(EXERCISE AIM): Copy out each line in the material below that has the word "shot".
(PROVIDED INFORMATION Opens)
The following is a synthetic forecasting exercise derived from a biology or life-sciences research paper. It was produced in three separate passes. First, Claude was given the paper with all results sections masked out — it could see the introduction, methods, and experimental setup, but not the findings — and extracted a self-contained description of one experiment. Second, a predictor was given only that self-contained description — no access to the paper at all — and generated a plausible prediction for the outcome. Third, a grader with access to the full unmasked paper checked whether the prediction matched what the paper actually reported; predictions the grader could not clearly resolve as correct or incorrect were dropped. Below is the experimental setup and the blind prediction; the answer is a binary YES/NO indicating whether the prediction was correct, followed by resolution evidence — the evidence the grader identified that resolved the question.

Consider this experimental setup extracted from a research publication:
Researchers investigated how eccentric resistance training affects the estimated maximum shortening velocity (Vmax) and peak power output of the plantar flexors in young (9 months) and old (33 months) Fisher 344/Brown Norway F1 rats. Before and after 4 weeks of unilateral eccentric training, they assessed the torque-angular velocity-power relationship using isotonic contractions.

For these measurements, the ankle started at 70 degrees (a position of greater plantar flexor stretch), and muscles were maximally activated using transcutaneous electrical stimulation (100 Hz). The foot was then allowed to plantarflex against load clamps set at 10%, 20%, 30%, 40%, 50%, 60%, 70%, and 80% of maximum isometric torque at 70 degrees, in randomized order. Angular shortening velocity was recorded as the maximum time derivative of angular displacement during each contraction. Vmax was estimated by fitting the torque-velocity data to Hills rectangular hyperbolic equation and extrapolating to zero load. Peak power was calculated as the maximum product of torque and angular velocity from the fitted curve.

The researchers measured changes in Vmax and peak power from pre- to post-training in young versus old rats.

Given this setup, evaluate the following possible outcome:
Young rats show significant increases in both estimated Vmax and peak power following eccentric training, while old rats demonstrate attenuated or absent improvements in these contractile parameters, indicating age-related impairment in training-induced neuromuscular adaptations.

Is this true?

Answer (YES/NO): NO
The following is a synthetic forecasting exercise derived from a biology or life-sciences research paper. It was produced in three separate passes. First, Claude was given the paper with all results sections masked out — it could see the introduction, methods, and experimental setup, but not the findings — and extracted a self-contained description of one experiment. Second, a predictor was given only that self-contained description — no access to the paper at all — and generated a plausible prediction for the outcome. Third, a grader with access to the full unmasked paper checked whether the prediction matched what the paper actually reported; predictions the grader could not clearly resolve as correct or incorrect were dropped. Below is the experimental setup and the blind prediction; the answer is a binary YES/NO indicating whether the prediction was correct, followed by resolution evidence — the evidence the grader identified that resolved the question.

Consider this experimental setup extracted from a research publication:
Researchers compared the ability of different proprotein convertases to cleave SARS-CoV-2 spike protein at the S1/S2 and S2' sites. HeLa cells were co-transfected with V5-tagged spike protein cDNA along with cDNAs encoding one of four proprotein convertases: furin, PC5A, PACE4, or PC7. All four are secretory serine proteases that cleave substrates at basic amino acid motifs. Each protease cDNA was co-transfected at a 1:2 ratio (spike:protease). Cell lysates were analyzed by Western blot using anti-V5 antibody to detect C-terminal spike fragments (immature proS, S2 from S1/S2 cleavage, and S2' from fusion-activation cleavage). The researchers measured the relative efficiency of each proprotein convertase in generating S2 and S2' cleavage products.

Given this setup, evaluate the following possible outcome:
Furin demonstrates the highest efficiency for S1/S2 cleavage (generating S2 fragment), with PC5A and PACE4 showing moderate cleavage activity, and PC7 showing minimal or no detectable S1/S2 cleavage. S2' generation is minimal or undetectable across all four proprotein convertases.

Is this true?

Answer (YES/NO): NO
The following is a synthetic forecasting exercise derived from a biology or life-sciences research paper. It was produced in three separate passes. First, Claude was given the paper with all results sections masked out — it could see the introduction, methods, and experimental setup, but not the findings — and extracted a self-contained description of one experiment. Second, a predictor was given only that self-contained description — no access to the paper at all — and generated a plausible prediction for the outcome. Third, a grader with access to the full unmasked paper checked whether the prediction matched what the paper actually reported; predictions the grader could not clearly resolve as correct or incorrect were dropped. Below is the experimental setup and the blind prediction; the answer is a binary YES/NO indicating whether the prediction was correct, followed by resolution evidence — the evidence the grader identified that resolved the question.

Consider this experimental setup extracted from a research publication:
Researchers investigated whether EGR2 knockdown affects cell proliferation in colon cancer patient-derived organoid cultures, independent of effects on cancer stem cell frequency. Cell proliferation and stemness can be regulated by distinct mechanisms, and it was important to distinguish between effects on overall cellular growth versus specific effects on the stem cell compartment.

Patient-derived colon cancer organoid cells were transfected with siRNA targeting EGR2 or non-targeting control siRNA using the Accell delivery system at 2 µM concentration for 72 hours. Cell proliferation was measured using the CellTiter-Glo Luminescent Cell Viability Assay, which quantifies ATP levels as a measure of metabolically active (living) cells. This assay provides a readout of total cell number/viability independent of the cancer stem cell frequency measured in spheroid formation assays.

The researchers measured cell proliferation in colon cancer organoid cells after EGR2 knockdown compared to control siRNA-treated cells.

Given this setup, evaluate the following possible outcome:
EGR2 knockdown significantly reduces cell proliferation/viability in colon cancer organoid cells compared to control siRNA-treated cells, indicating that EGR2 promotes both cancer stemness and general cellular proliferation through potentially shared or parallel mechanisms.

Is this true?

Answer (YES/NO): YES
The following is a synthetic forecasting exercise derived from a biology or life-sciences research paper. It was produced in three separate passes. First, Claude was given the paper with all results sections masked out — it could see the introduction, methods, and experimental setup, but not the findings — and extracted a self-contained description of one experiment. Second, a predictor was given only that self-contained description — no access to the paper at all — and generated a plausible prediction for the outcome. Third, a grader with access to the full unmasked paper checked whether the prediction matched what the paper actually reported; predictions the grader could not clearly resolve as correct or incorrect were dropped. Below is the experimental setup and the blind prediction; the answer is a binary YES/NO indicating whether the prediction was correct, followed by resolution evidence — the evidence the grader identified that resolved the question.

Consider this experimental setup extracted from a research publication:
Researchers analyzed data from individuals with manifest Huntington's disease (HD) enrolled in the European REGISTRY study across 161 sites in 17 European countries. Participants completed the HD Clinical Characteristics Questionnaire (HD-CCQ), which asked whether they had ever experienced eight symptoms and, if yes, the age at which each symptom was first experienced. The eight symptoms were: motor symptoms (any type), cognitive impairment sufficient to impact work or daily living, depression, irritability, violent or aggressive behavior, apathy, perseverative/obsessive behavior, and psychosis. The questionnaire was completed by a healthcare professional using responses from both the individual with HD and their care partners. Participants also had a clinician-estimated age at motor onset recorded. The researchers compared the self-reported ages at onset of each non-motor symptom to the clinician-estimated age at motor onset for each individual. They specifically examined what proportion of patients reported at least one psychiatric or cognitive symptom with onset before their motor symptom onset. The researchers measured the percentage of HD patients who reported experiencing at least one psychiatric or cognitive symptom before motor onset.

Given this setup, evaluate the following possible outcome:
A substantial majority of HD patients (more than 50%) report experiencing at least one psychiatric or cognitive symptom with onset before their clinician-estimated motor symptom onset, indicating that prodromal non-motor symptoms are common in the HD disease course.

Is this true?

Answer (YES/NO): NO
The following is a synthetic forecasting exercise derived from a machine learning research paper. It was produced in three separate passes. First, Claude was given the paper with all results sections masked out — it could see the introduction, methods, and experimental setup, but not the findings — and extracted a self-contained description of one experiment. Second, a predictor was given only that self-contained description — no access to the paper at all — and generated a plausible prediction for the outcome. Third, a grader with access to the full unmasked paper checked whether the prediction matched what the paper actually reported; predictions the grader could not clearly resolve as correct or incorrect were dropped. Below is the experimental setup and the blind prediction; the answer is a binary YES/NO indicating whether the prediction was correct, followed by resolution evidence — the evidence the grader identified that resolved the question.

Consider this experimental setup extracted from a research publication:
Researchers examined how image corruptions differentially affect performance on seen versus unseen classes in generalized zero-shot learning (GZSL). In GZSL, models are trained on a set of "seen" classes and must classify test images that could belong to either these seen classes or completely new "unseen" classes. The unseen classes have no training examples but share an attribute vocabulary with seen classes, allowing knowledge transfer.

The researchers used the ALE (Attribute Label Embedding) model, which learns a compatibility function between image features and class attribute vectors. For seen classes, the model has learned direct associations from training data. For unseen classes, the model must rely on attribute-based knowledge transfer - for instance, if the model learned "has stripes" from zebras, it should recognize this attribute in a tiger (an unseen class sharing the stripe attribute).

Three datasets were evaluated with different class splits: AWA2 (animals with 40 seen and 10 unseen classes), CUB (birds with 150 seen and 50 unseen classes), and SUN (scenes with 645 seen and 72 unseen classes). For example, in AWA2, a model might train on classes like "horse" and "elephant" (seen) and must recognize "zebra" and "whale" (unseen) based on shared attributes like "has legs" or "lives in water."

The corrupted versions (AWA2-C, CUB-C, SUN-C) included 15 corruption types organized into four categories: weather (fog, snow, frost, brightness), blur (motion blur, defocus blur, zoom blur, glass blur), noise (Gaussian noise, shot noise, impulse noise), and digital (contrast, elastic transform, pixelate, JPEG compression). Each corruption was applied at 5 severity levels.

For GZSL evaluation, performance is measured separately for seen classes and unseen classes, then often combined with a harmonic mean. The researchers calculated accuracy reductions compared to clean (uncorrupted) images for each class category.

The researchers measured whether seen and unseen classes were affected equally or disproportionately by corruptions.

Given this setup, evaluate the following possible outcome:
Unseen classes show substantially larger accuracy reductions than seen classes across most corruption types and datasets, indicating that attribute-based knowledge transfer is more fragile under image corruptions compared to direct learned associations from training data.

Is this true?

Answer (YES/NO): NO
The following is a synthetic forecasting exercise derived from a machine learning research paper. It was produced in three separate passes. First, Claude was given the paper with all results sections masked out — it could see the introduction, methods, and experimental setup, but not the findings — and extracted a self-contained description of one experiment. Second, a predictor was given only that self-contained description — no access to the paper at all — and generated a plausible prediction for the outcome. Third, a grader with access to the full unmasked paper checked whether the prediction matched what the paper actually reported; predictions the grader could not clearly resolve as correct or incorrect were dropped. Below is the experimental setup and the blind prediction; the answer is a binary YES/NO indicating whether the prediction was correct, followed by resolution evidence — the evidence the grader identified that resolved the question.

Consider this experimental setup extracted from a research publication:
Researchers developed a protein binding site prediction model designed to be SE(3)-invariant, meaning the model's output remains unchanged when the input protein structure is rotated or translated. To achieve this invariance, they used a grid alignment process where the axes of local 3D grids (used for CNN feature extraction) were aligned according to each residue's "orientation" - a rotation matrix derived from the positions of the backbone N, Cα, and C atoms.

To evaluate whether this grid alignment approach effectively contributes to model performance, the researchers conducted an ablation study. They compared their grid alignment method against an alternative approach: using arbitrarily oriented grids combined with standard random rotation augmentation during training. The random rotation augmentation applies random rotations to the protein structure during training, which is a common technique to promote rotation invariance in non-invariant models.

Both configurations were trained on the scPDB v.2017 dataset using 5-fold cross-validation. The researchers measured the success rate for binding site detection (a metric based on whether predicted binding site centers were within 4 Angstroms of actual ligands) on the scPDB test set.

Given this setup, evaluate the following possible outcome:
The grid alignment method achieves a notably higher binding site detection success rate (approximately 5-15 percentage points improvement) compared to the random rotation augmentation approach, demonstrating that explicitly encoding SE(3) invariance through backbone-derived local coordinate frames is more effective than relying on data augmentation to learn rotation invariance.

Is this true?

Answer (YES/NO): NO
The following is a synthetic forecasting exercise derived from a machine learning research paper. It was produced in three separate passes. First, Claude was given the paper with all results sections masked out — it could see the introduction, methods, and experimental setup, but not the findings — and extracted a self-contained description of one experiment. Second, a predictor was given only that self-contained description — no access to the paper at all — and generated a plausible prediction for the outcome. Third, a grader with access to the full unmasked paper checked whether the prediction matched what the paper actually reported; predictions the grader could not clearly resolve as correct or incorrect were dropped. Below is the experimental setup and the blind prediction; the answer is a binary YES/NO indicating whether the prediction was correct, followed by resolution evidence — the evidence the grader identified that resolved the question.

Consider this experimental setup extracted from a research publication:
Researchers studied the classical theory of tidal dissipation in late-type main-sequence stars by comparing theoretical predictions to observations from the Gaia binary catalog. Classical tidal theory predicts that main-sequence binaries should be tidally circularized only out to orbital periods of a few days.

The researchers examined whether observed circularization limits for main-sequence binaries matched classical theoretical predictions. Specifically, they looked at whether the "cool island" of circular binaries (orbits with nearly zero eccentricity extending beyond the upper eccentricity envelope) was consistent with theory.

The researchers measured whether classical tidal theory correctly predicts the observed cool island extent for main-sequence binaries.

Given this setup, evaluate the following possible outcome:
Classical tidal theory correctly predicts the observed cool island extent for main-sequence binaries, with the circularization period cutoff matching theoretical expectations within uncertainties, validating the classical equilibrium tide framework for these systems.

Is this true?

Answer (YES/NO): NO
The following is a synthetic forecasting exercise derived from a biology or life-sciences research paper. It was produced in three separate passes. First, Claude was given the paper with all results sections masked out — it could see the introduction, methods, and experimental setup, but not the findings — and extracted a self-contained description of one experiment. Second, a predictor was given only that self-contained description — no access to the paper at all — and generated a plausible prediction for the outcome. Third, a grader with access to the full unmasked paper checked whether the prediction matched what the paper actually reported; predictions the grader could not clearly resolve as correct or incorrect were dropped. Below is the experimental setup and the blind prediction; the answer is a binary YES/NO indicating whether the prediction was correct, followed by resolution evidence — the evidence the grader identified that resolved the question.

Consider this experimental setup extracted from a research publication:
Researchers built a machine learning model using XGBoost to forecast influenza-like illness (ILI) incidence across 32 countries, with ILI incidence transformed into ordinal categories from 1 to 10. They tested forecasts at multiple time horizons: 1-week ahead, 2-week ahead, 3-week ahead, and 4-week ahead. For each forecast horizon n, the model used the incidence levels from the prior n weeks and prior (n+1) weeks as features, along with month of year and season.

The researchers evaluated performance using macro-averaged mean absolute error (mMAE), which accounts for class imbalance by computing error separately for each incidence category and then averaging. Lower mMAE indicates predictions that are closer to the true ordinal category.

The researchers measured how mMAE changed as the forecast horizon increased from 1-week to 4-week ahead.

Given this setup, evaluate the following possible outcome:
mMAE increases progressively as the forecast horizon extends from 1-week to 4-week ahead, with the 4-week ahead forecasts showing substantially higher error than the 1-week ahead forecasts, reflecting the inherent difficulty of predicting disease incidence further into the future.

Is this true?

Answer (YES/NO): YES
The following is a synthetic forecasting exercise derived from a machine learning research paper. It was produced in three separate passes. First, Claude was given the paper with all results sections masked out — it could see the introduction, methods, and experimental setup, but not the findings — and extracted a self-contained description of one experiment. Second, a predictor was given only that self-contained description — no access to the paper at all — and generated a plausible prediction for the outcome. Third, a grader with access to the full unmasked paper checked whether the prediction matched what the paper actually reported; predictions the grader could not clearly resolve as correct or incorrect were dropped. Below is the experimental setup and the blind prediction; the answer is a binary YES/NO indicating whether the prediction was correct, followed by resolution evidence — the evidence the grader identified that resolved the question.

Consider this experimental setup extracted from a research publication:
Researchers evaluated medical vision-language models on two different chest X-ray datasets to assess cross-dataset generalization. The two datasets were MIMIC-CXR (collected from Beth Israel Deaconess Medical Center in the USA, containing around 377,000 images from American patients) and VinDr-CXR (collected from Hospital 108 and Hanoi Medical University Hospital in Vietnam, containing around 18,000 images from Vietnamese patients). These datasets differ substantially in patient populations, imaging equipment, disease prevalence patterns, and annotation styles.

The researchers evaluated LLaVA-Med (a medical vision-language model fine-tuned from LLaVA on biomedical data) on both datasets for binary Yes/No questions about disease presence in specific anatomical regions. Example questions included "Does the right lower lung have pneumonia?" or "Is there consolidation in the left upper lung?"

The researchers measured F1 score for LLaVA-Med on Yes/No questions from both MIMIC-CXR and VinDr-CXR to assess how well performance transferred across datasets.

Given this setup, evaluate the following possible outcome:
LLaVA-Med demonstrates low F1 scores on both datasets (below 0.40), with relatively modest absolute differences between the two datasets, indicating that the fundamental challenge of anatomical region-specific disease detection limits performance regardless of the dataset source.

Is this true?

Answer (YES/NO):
(PROVIDED INFORMATION Closes)
(RESPONSE BELOW):
Researchers examined how image corruptions differentially affect performance on seen versus unseen classes in generalized zero-shot learning (GZSL). In GZSL, models are trained on a set of "seen" classes and must classify test images that could belong to either these seen classes or completely new "unseen" classes. The unseen classes have no training examples but share an attribute vocabulary with seen classes, allowing knowledge transfer.
The corrupted versions (AWA2-C, CUB-C, SUN-C) included 15 corruption types organized into four categories: weather (fog, snow, frost, brightness), blur (motion blur, defocus blur, zoom blur, glass blur), noise (Gaussian noise, shot noise, impulse noise), and digital (contrast, elastic transform, pixelate, JPEG compression). Each corruption was applied at 5 severity levels.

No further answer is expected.